Amy Leah Ryan, a 22-year-old student in the Honors College, entered Dean of the Honors College Stuart Silverman’s office two weeks ago to tell him some exciting news.

“She came in … to tell me that she had been accepted to medical school,” he said. “She was a student who, every couple of months she would pop her head in and, interestingly, ask me how I was doing.”

Ryan, who was accepted into Lake Erie College of Osteopathic Medicine in Bradenton, drowned while cave diving with her friends April 17 in Citrus County – only a few weeks before her graduation.

Yet, despite the tragedy, she will still graduate this semester, and a scholarship set up by her relatives will help others work toward that same accomplishment.

“She truly graduated,” he said. “We are going to recognize her at graduation. I’m still shook up enough, so I’m not sure (how).”

Ryan completed her final semester at USF with A’s and B’s, Silverman said, and had dreams of someday becoming a physician.

“I knew that when she first came here she was undecided between being a nurse or a physician, and she and I spent a lot of time talking about how to make that decision,” he said. “I helped her to shadow physicians here and to talk to nursing faculty. Within a fairly short time, she decided she would be a physician.”

Ryan never stopped working toward that goal, he said. Now, the scholarship will help her legacy encourage other students to achieve their own.

Silverman said Ryan’s family contacted the Honors College on Tuesday and requested monetary contributions to the scholarship in lieu of flowers.
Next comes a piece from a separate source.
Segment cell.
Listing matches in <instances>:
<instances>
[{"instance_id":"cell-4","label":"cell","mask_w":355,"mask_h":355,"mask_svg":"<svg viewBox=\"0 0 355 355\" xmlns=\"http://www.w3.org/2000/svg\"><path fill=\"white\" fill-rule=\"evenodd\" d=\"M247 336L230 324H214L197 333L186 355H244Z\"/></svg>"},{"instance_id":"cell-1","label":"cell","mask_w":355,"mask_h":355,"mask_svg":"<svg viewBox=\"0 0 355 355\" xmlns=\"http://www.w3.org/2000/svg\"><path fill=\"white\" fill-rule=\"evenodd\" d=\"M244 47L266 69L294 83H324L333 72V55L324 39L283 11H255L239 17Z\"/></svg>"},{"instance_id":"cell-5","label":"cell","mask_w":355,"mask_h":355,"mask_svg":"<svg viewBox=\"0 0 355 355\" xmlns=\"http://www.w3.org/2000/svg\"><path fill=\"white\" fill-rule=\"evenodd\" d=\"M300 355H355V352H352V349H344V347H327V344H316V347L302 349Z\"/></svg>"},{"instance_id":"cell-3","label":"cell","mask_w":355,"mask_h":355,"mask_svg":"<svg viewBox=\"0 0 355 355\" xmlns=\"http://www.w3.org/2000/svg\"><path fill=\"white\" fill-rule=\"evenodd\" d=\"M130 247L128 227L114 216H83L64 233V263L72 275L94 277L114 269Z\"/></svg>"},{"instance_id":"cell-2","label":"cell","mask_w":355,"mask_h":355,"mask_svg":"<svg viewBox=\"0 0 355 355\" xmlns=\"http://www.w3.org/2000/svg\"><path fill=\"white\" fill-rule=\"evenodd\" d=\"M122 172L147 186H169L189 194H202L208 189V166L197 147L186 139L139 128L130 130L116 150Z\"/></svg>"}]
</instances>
Though he said he thinks the scholarship will be for Honors College students, details have not yet been confirmed.

“The family will decide how much they want to put in initially,” he said. “We don’t yet know how much will be in there. We also don’t know yet if they want to make it an endowment.”

Silverman said the scholarship might benefit Honors students who are athletes. Ryan made the women’s soccer team as a walk-on her first year of college, he said, yet only played for one year.
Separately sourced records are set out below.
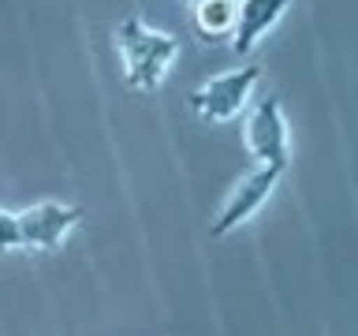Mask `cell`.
Returning <instances> with one entry per match:
<instances>
[{
	"label": "cell",
	"mask_w": 358,
	"mask_h": 336,
	"mask_svg": "<svg viewBox=\"0 0 358 336\" xmlns=\"http://www.w3.org/2000/svg\"><path fill=\"white\" fill-rule=\"evenodd\" d=\"M86 209L83 206H67V202H34L22 213H15L19 220V246L27 251H60L64 239L83 224Z\"/></svg>",
	"instance_id": "4"
},
{
	"label": "cell",
	"mask_w": 358,
	"mask_h": 336,
	"mask_svg": "<svg viewBox=\"0 0 358 336\" xmlns=\"http://www.w3.org/2000/svg\"><path fill=\"white\" fill-rule=\"evenodd\" d=\"M19 246V220L15 213L0 206V251H15Z\"/></svg>",
	"instance_id": "8"
},
{
	"label": "cell",
	"mask_w": 358,
	"mask_h": 336,
	"mask_svg": "<svg viewBox=\"0 0 358 336\" xmlns=\"http://www.w3.org/2000/svg\"><path fill=\"white\" fill-rule=\"evenodd\" d=\"M235 8L239 0H194V11H190V22H194L201 41H220L231 38L235 30Z\"/></svg>",
	"instance_id": "7"
},
{
	"label": "cell",
	"mask_w": 358,
	"mask_h": 336,
	"mask_svg": "<svg viewBox=\"0 0 358 336\" xmlns=\"http://www.w3.org/2000/svg\"><path fill=\"white\" fill-rule=\"evenodd\" d=\"M291 8V0H239L235 8V30H231V52H254V45L280 22V15Z\"/></svg>",
	"instance_id": "6"
},
{
	"label": "cell",
	"mask_w": 358,
	"mask_h": 336,
	"mask_svg": "<svg viewBox=\"0 0 358 336\" xmlns=\"http://www.w3.org/2000/svg\"><path fill=\"white\" fill-rule=\"evenodd\" d=\"M116 52L123 64V78L131 90L150 94L164 83V75L172 71L179 56V38L168 30L145 27L138 15H127L116 27Z\"/></svg>",
	"instance_id": "1"
},
{
	"label": "cell",
	"mask_w": 358,
	"mask_h": 336,
	"mask_svg": "<svg viewBox=\"0 0 358 336\" xmlns=\"http://www.w3.org/2000/svg\"><path fill=\"white\" fill-rule=\"evenodd\" d=\"M257 83H262V67H235V71L213 75L209 83L190 90V108L209 123H228L243 112Z\"/></svg>",
	"instance_id": "2"
},
{
	"label": "cell",
	"mask_w": 358,
	"mask_h": 336,
	"mask_svg": "<svg viewBox=\"0 0 358 336\" xmlns=\"http://www.w3.org/2000/svg\"><path fill=\"white\" fill-rule=\"evenodd\" d=\"M280 176H284V168H273V164H257L250 176H243L239 187H231V195L224 198L220 213H217V217H213V224H209V235H213V239H224V235H231L235 228H243V224L250 220L268 198H273Z\"/></svg>",
	"instance_id": "5"
},
{
	"label": "cell",
	"mask_w": 358,
	"mask_h": 336,
	"mask_svg": "<svg viewBox=\"0 0 358 336\" xmlns=\"http://www.w3.org/2000/svg\"><path fill=\"white\" fill-rule=\"evenodd\" d=\"M246 150L257 164H273V168H284L291 164V131H287V116H284V105H280L276 94L262 97L254 105V112L246 116Z\"/></svg>",
	"instance_id": "3"
}]
</instances>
“She stayed for one year, but Amy worked 20 to 25 hours a week as a waitress,” he said. “I think after the first year she said, ‘This pre-med stuff and work, I can’t do it.'”

Silverman said he was impressed with Ryan’s workload, which included taking pre-medical classes, working a part-time job, volunteering at the Shriners Children’s Hospital and the H. Lee Moffitt Cancer Center, shadowing two doctors and maintaining an active social life.
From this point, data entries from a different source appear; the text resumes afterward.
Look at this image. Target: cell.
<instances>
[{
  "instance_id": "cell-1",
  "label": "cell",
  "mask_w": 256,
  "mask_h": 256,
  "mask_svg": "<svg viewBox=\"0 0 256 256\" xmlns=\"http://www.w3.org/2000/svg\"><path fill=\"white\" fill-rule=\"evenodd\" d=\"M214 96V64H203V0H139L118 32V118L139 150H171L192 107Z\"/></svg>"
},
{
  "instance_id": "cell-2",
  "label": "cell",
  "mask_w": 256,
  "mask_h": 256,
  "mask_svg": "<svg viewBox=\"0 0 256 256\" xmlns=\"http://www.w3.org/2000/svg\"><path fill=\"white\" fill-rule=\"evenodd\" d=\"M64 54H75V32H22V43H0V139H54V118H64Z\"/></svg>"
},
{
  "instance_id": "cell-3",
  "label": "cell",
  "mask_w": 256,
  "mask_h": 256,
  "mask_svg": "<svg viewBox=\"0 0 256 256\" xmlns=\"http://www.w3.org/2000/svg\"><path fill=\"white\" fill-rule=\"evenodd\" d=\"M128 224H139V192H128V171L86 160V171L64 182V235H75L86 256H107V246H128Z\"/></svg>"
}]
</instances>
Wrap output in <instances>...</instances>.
“She did this with over a 3.9 GPA,” he said.

Ryan will be honored in Honors College graduation ceremonies the day before the University graduation ceremonies, which are held May 5-6, Silverman said. There will be three ceremonies May 4 to make them more personal.

If there was one word to describe Ryan, Silverman said it was “sparkle.”

“She was enthusiastic, she looked you in the eye when she talked to you and she is very bright and very hardworking,” he said, “but also very smart.”